Luca Varani fu ucciso con 100 colpi. Lo dice l’autopsia

«Nemmeno una bestia si uccide così». Poche parole che rompono un silenzio lungo sei mesi, dette di getto per commentare la mattanza, perché l’omicidio di Luca Varani, il ventitrenne massacrato al Collatino, a Roma, il 4 marzo, da altri due ragazzi desiderosi di capire cosa si prova mentre si uccide, è durato a lungo. Il papà di Luca si lascia andare, nonostante la proverbiale riservatezza, il senso di dignità, il desiderio di non alimentare altre reazioni sull’incomprensibile omicidio del figlio, vittima per caso. Cento colpi. Per uccidere Luca Varani, Manuel Foffo e Marco Prato, il primo studente fuori corso, l’altro organizzatore di party per vip, hanno agito con calma e perfidia. Prendendo prima un martello, poi un pugnale e, alla fine, pure un coltello per il pane, per i tagli finali alla gola. Oltre settanta coltellate, di striscio e di punta, oltre venti colpi di martello. Non per provocare la morte immediata, ma la sofferenza. L’orrore è durato a lungo: tra la mezzora e le due ore, si legge nella perizia. Prima venti martellate alla testa e in bocca, mentre sono trenta le ferite da arma da taglio superficiali, inferte al solo scopo di provocare dolore e sofferenza.

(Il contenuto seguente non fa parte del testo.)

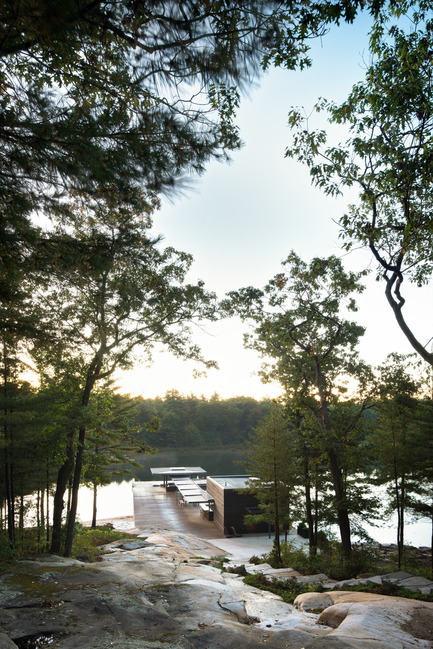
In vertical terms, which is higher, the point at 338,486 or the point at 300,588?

Con Luca Varani che non riusciva a morire, non voleva morire. Gli assassini si erano quasi meravigliati: «Non moriva mai», ha detto Foffo in uno dei sette interrogatori, alla fine Varani se n’è andato: dissanguato, senza avere mai avuto la forza o il tempo di reagire. «Nessun segno sulle mani, nessuna attività difensiva», ha concluso l’esame autoptico. Il suo dna è stato trovato nell’impugnatura del coltello conficcato al cuore, come ultimo sfregio, ma non perché abbia avuto modo di difendersi. Era uno schizzo di sangue. Ce n’erano altri sul pavimento, tamponato pure con stracci e asciugamani. Lo stesso pavimento in cui il cadavere è stato lasciato per una notte, mentre i due amici si appisolavano sul letto abbracciati.
LA PERIZIA
Acquisite le conclusioni dell’autopsia (centoventi pagine), il pm Francesco Scavo, ora punta a spedire a processo i due assassini. Nonostante Prato e Foffo abbiano cercato di scaricarsi le colpe a vicenda, per la procura ci sono indizi a sufficienza su tutti e due: il tranello con cui la vittima è stata invitata a casa di Foffo, per proseguire il party a base di sesso e coca che andava avanti da quattro giorni, il cocktail corretto versato alla vittima per stordirla, la complicità nell’uccidere. Dopo il mix di alcol e droga, che potrebbe avere attutito la coscienza di Varani, il ragazzo è stato trascinato dalla doccia alla camera da letto di Foffo e ucciso nudo, senza aver avuto approcci sessuali con gli assassini. Che anzi potrebbero aver cercato di violarne il corpo dopo. Chi abbia cominciato la mattanza non è ancora chiaro. È probabile che gli amici diabolici si siano alternati, visto che Luca Varani è stato torturato e seviziato tra il letto e il muro, in uno spazio troppo ristretto. Lo stesso letto dal quale Prato avrebbe baciato sulla testa l’amico Manuel Foffo come lui stesso ha raccontato – per incoraggiarlo a concludere il piano diabolico con il taglio delle corde vocali.
LA DROGA
Un piano che secondo la procura merita l’aggravante della premeditazione, in un primo momento rigettata dal giudice che ha firmato l’arresto. Due ragazzi ricchi e con famiglie solide alle spalle, ma gli esami tossicologici hanno stabilito che erano consumatori abituali di cocaina. Nonostante il campione del primo prelievo in carcere sia andato perduto, la conferma è arrivata lo stesso dal test ripetuto quattro giorni dopo. Foffo è risultato consumatore abituale di coca, Prato anche di tranquillanti. Gli stessi che ha ingurgitato in dosi massicce per provare a farla finita in un hotel all’indomani dell’omicidio. Una messinscena secondo gli inquirenti.
Mancano ancora i risultati degli accertamenti sui telefoni dei tre e sul pc di Prato. Oggi è previsto il primo doppio sopralluogo nella casa del delitto in via Igino Giordani e nella stanza d’albergo a piazza Bologna, dove Prato avrebbe tentato il suicidio. Periti e consulenti del gip e delle parti cercheranno altri riscontri.